WHAT THE TASK REQUIRES:
Would you copy all lines in the data that contain the word "deze"?

-- EXERCISE MATERIAL follows --

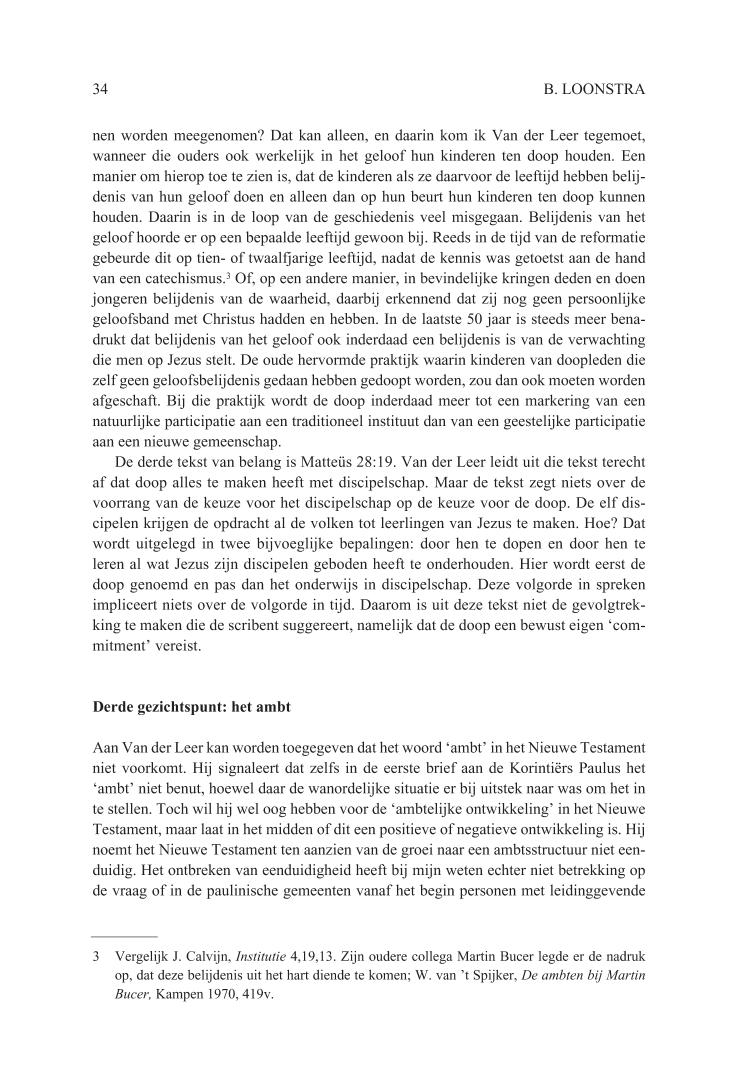 34

B. LOONSTRA

nen worden meegenomen? Dat kan alleen, en daarin kom ik Van der Leer tegemoet, wanneer die ouders ook werkelijk in het geloof hun kinderen ten doop houden. Een manier om hierop toe te zien is, dat de kinderen als ze daarvoor de leeftijd hebben belijdenis van hun geloof doen en alleen dan op hun beurt hun kinderen ten doop kunnen houden. Daarin is in de loop van de geschiedenis veel misgegaan. Belijdenis van het geloof hoorde er op een bepaalde leeftijd gewoon bij. Reeds in de tijd van de reformatie gebeurde dit op tien- of twaalfjarige leeftijd, nadat de kennis was getoetst aan de hand van een catechismus.$^3$ Of, op een andere manier, in bevindelijke kringen deden en doen jongeren belijdenis van de waarheid, daarbij erkennend dat zij nog geen persoonlijke geloofsband met Christus hadden en hebben. In de laatste 50 jaar is steeds meer benadrukt dat belijdenis van het geloof ook inderdaad een belijdenis is van de verwachting die men op Jezus stelt. De oude hervormde praktijk waarin kinderen van doopleden die zelf geen geloofsbelijdenis gedaan hebben gedoopt worden, zou dan ook moeten worden afgeschaft. Bij die praktijk wordt de doop inderdaad meer tot een markering van een natuurlijke participatie aan een traditioneel instituut dan van een geestelijke participatie aan een nieuwe gemeenschap.

De derde tekst van belang is Matteüs 28:19. Van der Leer leidt uit die tekst terecht af dat doop alles te maken heeft met discipelschap. Maar de tekst zegt niets over de voorrang van de keuze voor het discipelschap op de keuze voor de doop. De elf discipelen krijgen de opdracht al de volken tot leerlingen van Jezus te maken. Hoe? Dat wordt uitgelegd in twee bijvoeglijke bepalingen: door hen te dopen en door hen te leren al wat Jezus zijn discipelen geboden heeft te onderhouden. Hier wordt eerst de doop genoemd en pas dan het onderwijs in discipelschap. Deze volgorde in spreken impliceert niets over de volgorde in tijd. Daarom is uit deze tekst niet de gevolgtrekking te maken die de scribent suggereert, namelijk dat de doop een bewust eigen 'commitment' vereist.

Derde gezichtspunt: het ambt

Aan Van der Leer kan worden toegegeven dat het woord 'ambt' in het Nieuwe Testament niet voorkomt. Hij signaleert dat zelfs in de eerste brief aan de Korintiërs Paulus het 'ambt' niet benut, hoewel daar de wanordelijke situatie er bij uitstek naar was om het in te stellen. Toch wil hij wel oog hebben voor de 'ambtelijke ontwikkeling' in het Nieuwe Testament, maar laat in het midden of dit een positieve of negatieve ontwikkeling is. Hij noemt het Nieuwe Testament ten aanzien van de groei naar een ambtsstructuur niet eenduidig. Het ontbreken van eenduidigheid heeft bij mijn weten echter niet betrekking op de vraag of in de paulinische gemeenten vanaf het begin personen met leidinggevende

3 Vergelijk J. Calvijn, Institutie 4,19,13. Zijn oudere collega Martin Bucer legde er de nadruk op, dat deze belijdenis uit het hart diende te komen; W. van 't Spijker, De ambten bij Martin Bucer, Kampen 1970, 419v.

-- EXERCISE MATERIAL concluded --

RESPONSE FOR THIS EXERCISE:
De derde tekst van belang is Matteüs 28:19. Van der Leer leidt uit die tekst terecht af dat doop alles te maken heeft met discipelschap. Maar de tekst zegt niets over de voorrang van de keuze voor het discipelschap op de keuze voor de doop. De elf discipelen krijgen de opdracht al de volken tot leerlingen van Jezus te maken. Hoe? Dat wordt uitgelegd in twee bijvoeglijke bepalingen: door hen te dopen en door hen te leren al wat Jezus zijn discipelen geboden heeft te onderhouden. Hier wordt eerst de doop genoemd en pas dan het onderwijs in discipelschap. Deze volgorde in spreken impliceert niets over de volgorde in tijd. Daarom is uit deze tekst niet de gevolgtrekking te maken die de scribent suggereert, namelijk dat de doop een bewust eigen 'commitment' vereist.
3 Vergelijk J. Calvijn, Institutie 4,19,13. Zijn oudere collega Martin Bucer legde er de nadruk op, dat deze belijdenis uit het hart diende te komen; W. van 't Spijker, De ambten bij Martin Bucer, Kampen 1970, 419v.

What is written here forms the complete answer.